JOB ITEM: Print every line of the records verbatim, from the line containing "In the bottom-left Precision vs Recall chart, does" down to the line containing "How many categories (bars)", both included.

TASK INPUT:

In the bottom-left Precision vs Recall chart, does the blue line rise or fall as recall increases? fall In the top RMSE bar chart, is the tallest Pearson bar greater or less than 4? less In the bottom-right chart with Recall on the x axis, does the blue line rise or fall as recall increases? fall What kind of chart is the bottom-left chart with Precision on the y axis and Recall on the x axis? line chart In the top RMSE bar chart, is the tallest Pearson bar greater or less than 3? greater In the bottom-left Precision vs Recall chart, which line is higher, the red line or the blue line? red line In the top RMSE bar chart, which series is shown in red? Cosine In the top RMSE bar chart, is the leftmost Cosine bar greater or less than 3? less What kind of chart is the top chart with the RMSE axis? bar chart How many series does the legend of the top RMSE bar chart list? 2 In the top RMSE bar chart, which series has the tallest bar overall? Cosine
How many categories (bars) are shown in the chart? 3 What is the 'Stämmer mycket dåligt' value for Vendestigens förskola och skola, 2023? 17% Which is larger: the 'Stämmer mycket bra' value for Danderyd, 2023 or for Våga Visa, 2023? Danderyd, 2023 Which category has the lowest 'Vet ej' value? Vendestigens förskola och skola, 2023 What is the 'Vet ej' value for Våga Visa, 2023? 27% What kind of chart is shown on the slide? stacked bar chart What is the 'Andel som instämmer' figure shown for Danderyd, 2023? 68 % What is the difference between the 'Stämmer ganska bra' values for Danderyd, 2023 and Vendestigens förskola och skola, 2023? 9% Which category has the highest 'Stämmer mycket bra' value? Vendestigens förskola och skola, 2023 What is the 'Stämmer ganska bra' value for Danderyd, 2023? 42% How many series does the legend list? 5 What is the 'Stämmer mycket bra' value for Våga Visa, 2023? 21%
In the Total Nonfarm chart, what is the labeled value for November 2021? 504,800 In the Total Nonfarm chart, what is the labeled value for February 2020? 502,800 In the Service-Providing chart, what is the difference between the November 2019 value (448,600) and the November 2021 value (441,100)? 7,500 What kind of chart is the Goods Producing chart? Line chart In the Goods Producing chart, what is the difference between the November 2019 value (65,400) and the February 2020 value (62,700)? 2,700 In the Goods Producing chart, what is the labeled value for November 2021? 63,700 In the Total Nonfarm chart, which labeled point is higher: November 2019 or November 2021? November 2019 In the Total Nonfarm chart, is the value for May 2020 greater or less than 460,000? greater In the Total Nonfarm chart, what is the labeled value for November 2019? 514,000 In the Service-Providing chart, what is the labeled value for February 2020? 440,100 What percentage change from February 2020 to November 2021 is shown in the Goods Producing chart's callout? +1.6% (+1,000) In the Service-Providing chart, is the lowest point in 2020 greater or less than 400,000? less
--
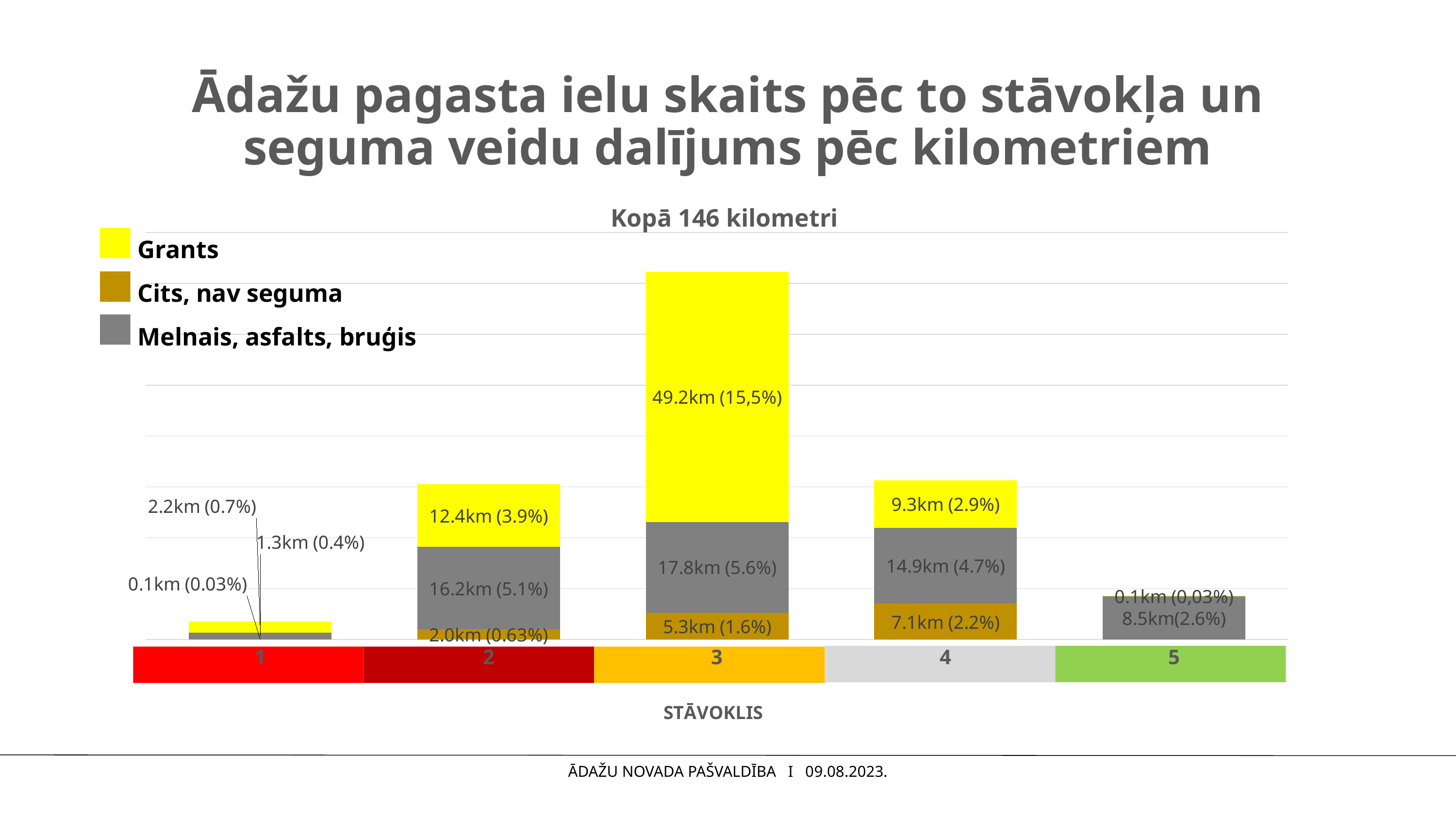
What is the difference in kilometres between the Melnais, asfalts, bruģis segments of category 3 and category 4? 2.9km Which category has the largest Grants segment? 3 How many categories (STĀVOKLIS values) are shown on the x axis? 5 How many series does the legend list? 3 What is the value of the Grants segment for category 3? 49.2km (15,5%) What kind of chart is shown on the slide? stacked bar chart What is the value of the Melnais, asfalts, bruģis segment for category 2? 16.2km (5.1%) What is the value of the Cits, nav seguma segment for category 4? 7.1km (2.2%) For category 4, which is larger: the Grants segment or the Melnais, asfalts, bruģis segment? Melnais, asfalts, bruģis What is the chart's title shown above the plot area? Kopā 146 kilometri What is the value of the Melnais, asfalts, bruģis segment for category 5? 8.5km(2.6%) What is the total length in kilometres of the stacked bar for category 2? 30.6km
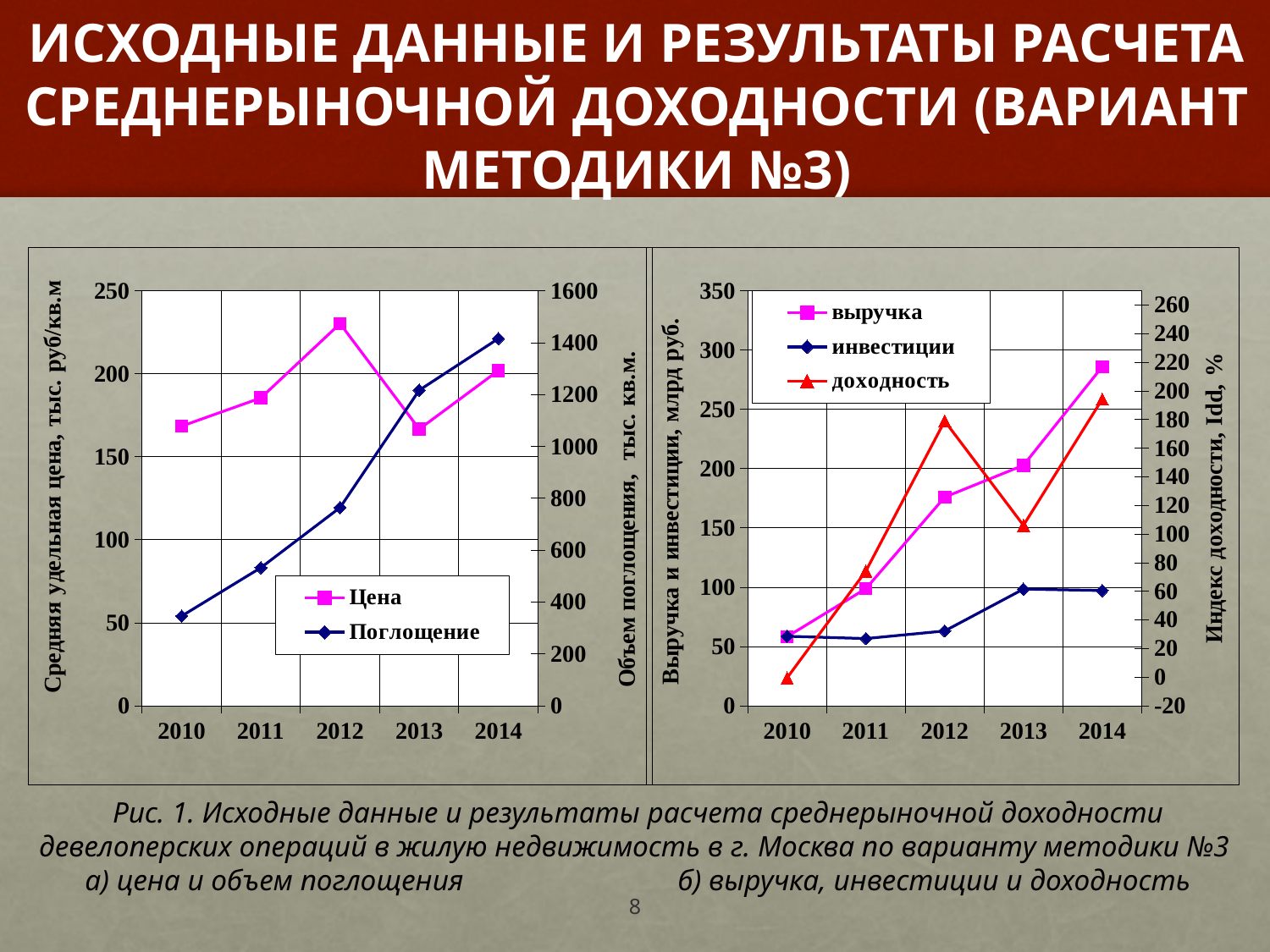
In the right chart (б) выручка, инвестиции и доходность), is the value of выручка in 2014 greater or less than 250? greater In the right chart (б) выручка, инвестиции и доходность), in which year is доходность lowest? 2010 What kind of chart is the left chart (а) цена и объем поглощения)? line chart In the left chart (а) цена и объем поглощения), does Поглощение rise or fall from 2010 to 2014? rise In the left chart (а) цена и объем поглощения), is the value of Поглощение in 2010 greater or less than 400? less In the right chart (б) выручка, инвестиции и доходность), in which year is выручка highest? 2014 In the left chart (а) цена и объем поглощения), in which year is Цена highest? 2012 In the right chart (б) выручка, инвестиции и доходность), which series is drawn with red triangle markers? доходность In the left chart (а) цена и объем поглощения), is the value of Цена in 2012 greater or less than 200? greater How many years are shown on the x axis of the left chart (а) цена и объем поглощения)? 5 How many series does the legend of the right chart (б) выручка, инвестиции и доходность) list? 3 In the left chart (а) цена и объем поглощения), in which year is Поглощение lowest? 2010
...
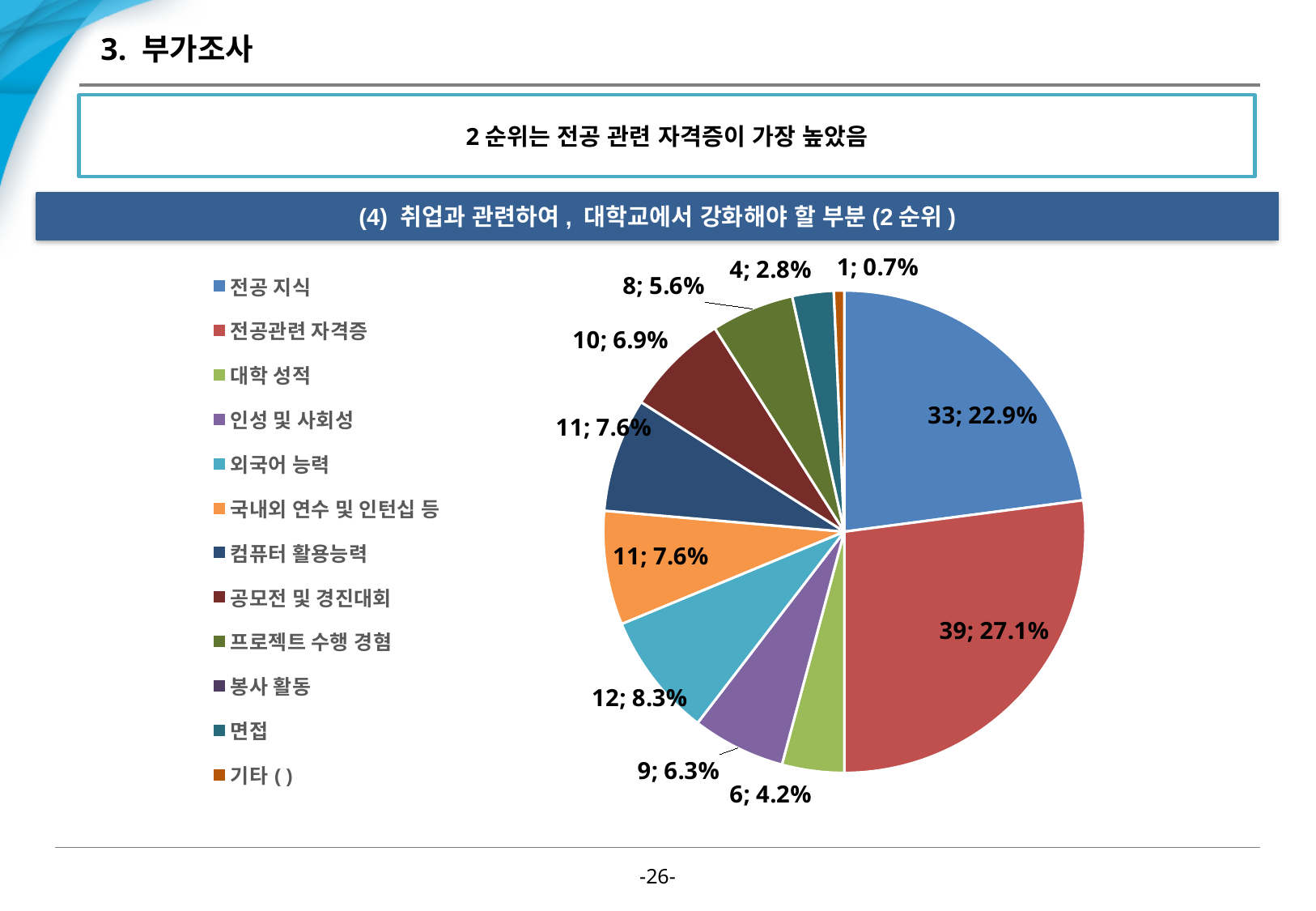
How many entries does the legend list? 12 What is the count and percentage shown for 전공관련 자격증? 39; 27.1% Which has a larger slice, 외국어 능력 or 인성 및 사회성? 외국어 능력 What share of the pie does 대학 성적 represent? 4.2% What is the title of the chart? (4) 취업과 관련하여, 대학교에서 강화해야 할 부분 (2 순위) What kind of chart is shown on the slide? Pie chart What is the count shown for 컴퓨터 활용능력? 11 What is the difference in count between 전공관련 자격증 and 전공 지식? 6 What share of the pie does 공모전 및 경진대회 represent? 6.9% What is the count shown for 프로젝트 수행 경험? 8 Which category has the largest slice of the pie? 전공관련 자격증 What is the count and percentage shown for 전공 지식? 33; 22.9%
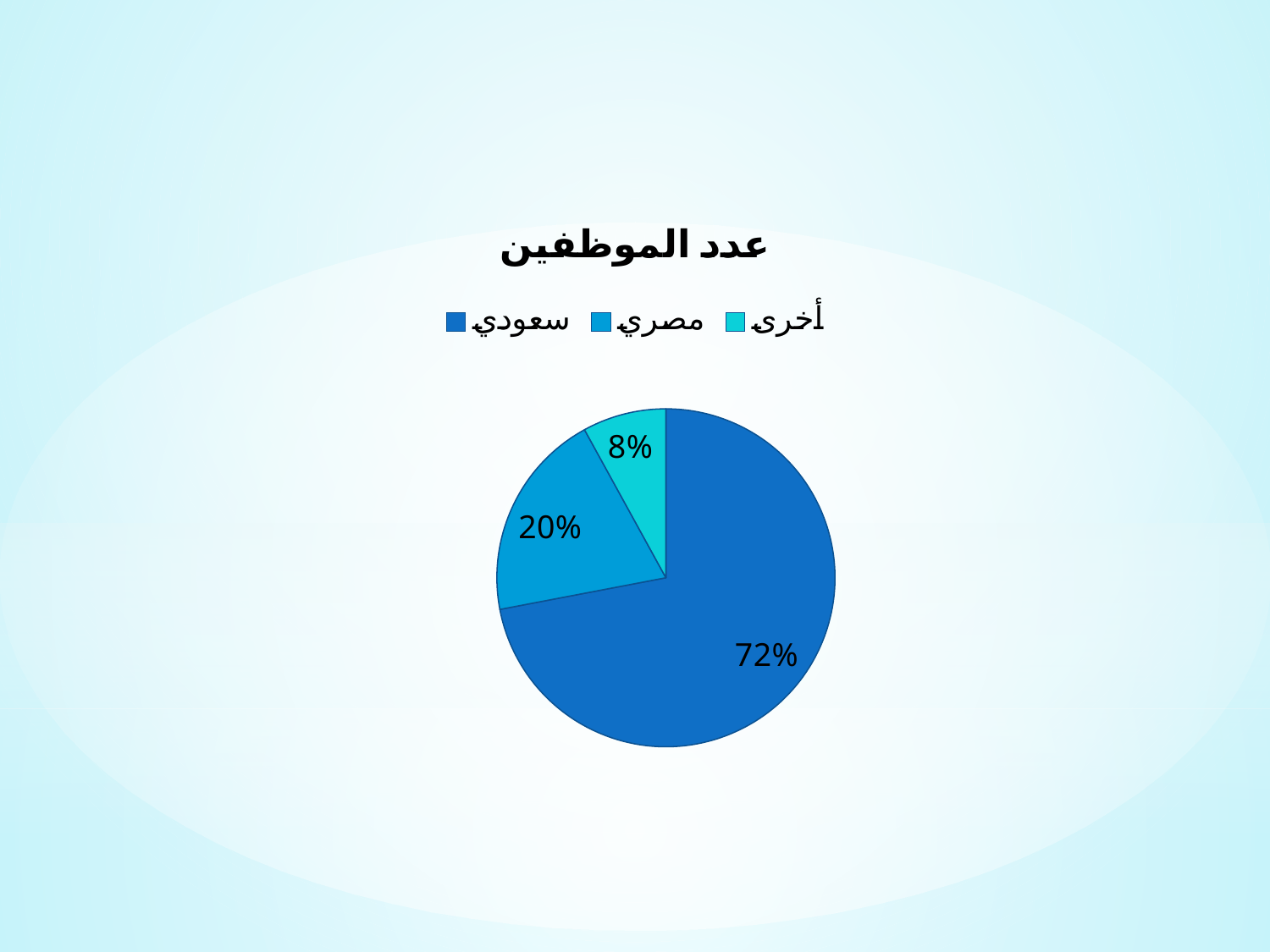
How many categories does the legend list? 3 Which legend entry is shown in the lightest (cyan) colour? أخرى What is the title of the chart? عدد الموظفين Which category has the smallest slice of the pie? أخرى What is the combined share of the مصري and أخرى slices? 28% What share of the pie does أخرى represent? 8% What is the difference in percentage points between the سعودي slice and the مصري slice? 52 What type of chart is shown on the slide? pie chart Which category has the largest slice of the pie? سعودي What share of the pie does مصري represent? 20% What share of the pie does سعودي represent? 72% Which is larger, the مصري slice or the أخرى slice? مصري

RESPONSE AREA:
In the bottom-left Precision vs Recall chart, does the blue line rise or fall as recall increases? fall In the top RMSE bar chart, is the tallest Pearson bar greater or less than 4? less In the bottom-right chart with Recall on the x axis, does the blue line rise or fall as recall increases? fall What kind of chart is the bottom-left chart with Precision on the y axis and Recall on the x axis? line chart In the top RMSE bar chart, is the tallest Pearson bar greater or less than 3? greater In the bottom-left Precision vs Recall chart, which line is higher, the red line or the blue line? red line In the top RMSE bar chart, which series is shown in red? Cosine In the top RMSE bar chart, is the leftmost Cosine bar greater or less than 3? less What kind of chart is the top chart with the RMSE axis? bar chart How many series does the legend of the top RMSE bar chart list? 2 In the top RMSE bar chart, which series has the tallest bar overall? Cosine
How many categories (bars) are shown in the chart? 3 What is the 'Stämmer mycket dåligt' value for Vendestigens förskola och skola, 2023? 17% Which is larger: the 'Stämmer mycket bra' value for Danderyd, 2023 or for Våga Visa, 2023? Danderyd, 2023 Which category has the lowest 'Vet ej' value? Vendestigens förskola och skola, 2023 What is the 'Vet ej' value for Våga Visa, 2023? 27% What kind of chart is shown on the slide? stacked bar chart What is the 'Andel som instämmer' figure shown for Danderyd, 2023? 68 % What is the difference between the 'Stämmer ganska bra' values for Danderyd, 2023 and Vendestigens förskola och skola, 2023? 9% Which category has the highest 'Stämmer mycket bra' value? Vendestigens förskola och skola, 2023 What is the 'Stämmer ganska bra' value for Danderyd, 2023? 42% How many series does the legend list? 5 What is the 'Stämmer mycket bra' value for Våga Visa, 2023? 21%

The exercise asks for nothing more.